The CIA often investigates when unauthorized material is leaked to the media, U.S. officials said.
No decision has been made on whether the matter would be referred to the U.S. Department of Justice.
NBC News aired the footage Tuesday. CNN has broadcast it as well.
The video, taken from an unarmed and unmanned surveillance aircraft over Tarnak Farm in Afghanistan in the fall of 2000, shows a tall man dressed in a white robe.
A senior intelligence official said the tape is genuine and that analysts think the figure in white is bin Laden.
The sprawling agricultural complex was a meeting place for senior al Qaeda leaders, and a training camp for scores of al Qaeda operatives.
Pentagon and CIA officials have copies of the videotape.
The possibility that the figure in the tape might have been bin Laden helped speed the decision to arm the Predator drone aircraft with “Hellfire” missiles, which can be fired by remote control, officials said.

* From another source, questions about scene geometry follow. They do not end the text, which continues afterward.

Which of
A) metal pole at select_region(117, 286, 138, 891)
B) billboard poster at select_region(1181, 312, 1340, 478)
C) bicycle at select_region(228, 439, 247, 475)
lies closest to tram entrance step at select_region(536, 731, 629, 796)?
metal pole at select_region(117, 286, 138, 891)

With the technology available in 2000, it would have taken three to seven hours to strike the Tarnak Farm site with cruise missiles or bombs, U.S officials said.
In 1998, President Clinton ordered cruise missile strikes on suspected terrorist training camps in eastern in Afghanistan where intelligence suggested bin Laden might be. In the time it took for the cruise missiles to reach their target, officials say bin Laden moved to another location. That attack killed at least 21 Pakistanis, but missed bin Laden.
In November 2002, the CIA used an armed Predator to execute a senior al Qaeda official who was riding in a car in Yemen.
Steve Coll, in his recently published book “Ghost Wars,” says that the Clinton administration at one time planned to seize bin Laden at Tarnak Farm but never carried out the mission, in part over concerns about killing innocent women and children, as well as legal disagreements within the administration.